In March of 2014 I had my first of three surgeries, performed by a world-renowned surgeon in Cincinnati, Ohio. I was out of the hospital, from a surgery where a doctor cut into my stomach laparoscopically, took out my entire colon, with the exception of a small portion of the lower bowel, and sewed me back up with a piece of my bowel exposed on my stomach and my trusty “bag” (appliance or pouch=correct terminology), in three days. I recovered, generally speaking, very quickly; and I specifically remember going on small weekend fishing trips and working out within just a few weeks of this life-changing and life-saving surgical procedure.  The intent, at the time, was to internally reconnect the remaining bowel to the tissue serving as my stoma (external pouch) so that I no longer would have to wear my appliance (a j-pouch procedure).  However, for months I continued to suffer with severe cramping, bleeding and other disabling symptoms, so the decision was made to remove the remainder of my bowel causing these troubles, hence leaving me with a permanent ileostomy (the “bag”).  Honestly, again, I didn’t think twice about it…I had dealt with so much pain for over seven years and the months between surgeries was enough to make me realize that a permanent solution was needed , and I could learn to live with my appliance…and that is what I am doing!  It has not been easy, in fact, it hasn’t even been hard…it goes beyond that; the difficulty is immense, but I am making it literally one day at a time and since my last surgery about two months ago I have gone fishing (on a boat) over 10 times, hunted numerous times for different types of game and plan to continue these activities for the rest of my life.
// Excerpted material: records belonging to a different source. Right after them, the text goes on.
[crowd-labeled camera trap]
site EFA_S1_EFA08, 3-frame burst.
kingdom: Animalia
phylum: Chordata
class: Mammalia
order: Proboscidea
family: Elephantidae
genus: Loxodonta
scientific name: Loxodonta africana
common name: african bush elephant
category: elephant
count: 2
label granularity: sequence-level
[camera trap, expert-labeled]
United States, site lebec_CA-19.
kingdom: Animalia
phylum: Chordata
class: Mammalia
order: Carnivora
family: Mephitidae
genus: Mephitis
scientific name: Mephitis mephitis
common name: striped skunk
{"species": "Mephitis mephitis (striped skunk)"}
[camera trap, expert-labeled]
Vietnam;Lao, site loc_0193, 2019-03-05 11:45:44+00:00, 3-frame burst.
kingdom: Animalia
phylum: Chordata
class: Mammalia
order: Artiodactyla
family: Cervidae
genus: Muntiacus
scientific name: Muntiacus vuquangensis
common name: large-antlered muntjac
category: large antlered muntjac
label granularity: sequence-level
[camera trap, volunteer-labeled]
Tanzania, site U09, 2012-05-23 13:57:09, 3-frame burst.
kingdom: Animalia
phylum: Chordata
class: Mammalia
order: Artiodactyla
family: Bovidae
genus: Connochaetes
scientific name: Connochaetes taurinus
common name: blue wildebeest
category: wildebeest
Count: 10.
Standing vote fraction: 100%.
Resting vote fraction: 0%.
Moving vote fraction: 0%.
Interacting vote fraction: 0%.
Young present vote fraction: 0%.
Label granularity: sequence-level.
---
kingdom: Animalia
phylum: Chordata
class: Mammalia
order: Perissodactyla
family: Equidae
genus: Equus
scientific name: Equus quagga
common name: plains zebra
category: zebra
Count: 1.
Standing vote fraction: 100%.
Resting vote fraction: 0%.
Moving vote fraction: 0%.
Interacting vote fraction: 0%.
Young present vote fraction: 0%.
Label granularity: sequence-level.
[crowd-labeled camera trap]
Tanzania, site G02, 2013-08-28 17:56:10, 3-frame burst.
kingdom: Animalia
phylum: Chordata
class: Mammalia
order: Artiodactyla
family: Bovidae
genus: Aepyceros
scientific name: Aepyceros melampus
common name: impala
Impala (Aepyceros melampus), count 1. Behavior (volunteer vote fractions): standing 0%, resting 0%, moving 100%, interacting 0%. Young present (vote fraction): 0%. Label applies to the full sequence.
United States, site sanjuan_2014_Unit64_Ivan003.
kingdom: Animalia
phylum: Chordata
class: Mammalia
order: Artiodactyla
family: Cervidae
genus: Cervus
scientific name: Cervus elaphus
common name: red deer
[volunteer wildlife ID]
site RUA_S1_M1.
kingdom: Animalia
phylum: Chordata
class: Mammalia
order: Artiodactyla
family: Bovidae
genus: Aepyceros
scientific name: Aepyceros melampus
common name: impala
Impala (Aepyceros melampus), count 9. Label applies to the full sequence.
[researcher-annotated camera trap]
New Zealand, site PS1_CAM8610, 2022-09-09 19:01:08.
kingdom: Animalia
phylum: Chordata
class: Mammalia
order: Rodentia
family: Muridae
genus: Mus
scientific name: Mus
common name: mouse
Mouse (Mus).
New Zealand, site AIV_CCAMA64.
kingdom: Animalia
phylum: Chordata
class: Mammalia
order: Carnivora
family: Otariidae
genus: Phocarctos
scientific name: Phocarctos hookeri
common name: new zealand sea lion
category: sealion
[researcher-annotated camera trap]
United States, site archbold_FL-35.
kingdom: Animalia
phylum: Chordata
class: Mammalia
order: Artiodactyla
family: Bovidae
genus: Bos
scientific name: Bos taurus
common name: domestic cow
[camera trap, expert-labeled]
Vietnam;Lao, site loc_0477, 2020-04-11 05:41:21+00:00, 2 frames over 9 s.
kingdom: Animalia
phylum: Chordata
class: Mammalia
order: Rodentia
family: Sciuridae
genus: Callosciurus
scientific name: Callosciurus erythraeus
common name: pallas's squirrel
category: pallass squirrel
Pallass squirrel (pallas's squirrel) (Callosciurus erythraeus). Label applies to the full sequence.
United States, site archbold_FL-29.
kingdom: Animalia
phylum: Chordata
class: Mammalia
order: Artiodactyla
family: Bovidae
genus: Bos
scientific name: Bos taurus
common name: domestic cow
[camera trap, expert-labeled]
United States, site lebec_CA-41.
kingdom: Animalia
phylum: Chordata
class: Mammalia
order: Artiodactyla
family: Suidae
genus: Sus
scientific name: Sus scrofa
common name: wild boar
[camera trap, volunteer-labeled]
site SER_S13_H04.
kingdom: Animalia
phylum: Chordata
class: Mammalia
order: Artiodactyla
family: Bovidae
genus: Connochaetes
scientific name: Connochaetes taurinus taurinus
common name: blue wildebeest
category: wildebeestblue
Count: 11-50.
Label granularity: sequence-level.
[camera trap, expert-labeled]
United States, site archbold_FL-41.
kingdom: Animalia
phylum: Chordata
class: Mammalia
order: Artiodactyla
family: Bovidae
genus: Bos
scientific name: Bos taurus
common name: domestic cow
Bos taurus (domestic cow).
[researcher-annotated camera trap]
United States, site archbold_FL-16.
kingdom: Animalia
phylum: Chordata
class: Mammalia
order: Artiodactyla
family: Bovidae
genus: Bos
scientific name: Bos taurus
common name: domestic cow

Living with this pain and facing death, I have grown to appreciate and love the outdoors more than ever.  There is a sense of calm and peace you can only find on the water or back in the thickest part of the woods.  There is a much greater appreciation for life when you take an animal, and a thrill unlike any other when you hook a monster bass and pull him out of the lily-pads or grab hold of a down-rigged rod and fight in a major striper.  These adventures just taste better when you’ve been through the ringer with your health, and make it out on the other side to live to tell about it.

ostomy boat

I want to share these experiences with you, because as tough as living with IBD or an ostomy can be, it should never change your life (unless it is for the better); and I am going to tell you and SHOW you that living the outdoor lifestyle is possible with an appliance.  No, it is not always easy readying your blind, tree-stand or boat; sometimes you feel you may have to work doubly hard than the people around you, but the reward and the relaxation you earn is so much sweeter!!  Every blog that I publish on here, and every video or picture you will see, I am and will be using an ostomy appliance.  I cannot wait to bring you along on my adventures, and even more importantly…(insert the drumroll here)…I WANT TO HEAR AND SEE WHAT YOU ARE DOING OUTDOORS WITH YOUR OSTOMY “RIGHT ALONG SIDE” OF YOU!!

Be safe, have fun and I hope you enjoy the site!  I cannot wait to share my experiences, and see what you all have been doing in the great outdoors, without your colons!